A Happily-Ever-After-ish Tale of Two Who-zits and a Whole Lot of Nonsense
In fair Verona-Who-ville, where the sidewalks are squiggly, Two families fought, and they did it quite frigidly. The Capulets! The Montagues! A terrible two-some. They’d argue whose toast had the yummiest yum-crumbs. (Enter ROMEO-ZOOT, sighing big sighs.) the seussification of romeo and juliet script
What light through yonder waffle iron breaks? T’is a Sneetch! And a glorious Sneetch, for goodness sakes! Her hair is like fizz-floss, her nose like a pootle. I’ll marry this creature and name her my Skittle! JULIET-GAZZ (giggles): A Montague? Gasp! A terrible pickle! My family will grumble and throw a loud nickel! But who cares for nickels? Who cares for a name? A rose by a smell-smell still smells the old same! (They hold hands. A small dog in a hat sneezes. They kiss. It sounds like a “Zoop!”) A Happily-Ever-After-ish Tale of Two Who-zits and a
THE SEUSSIFICATION OF ROMEO AND JULIET
You Montague doodle-head!

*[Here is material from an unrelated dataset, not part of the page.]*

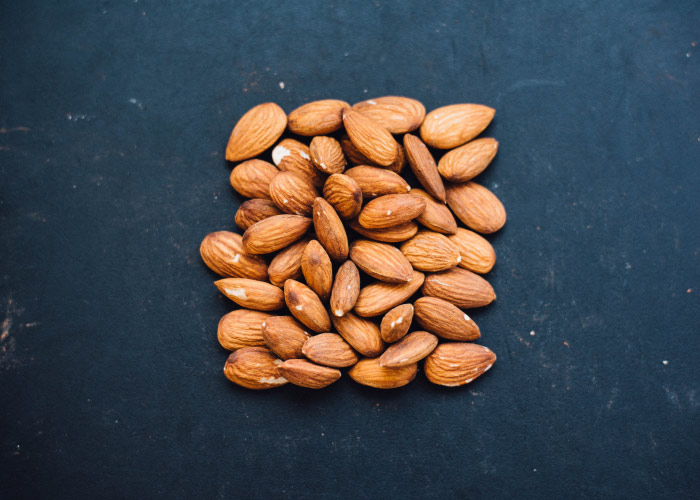 Aerial view of a cluster of smile-friendly almonds arranged in a square on a dark blue counter for lunch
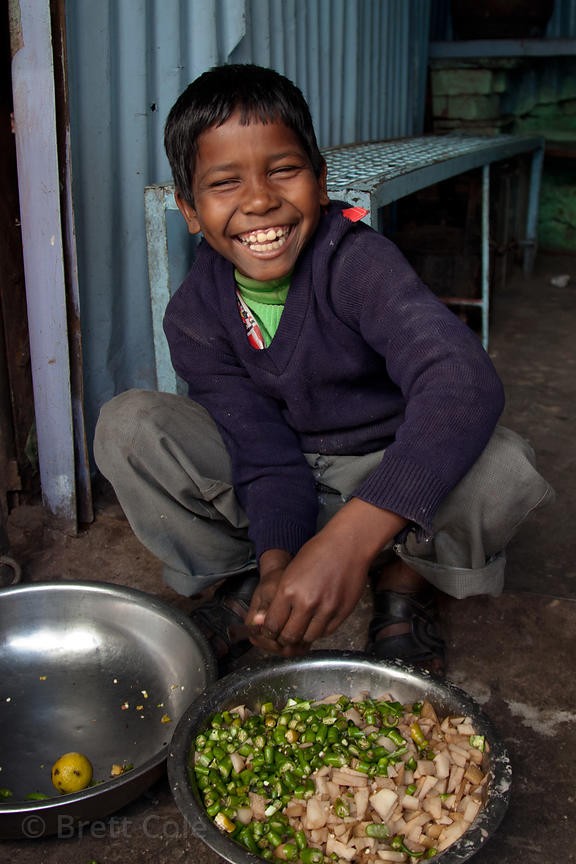 Boy making the filling for vegetable samosas in Bharatpur, Rajasthan, India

Scallion-fish-bait! You ruined my party! You ate off my plate! MERCUTIO-GOOSE (jumping in front): Stand back, Romeo-Zoot! This fellow’s a prune! I’ll fight him with spoons and a three-headed baboon! (They fight. MERCUTIO falls. He looks up, very dramatic.) A terrible two-some
Drink this! You’ll look as dead as a doornail’s third cousin. Your family will weep. They’ll cry by the dozen. Then Romeo will find you, and you’ll wake with a sneeze, And run off to live with the Grickle-Bark trees! (She drinks. She flops. She looks very dead.)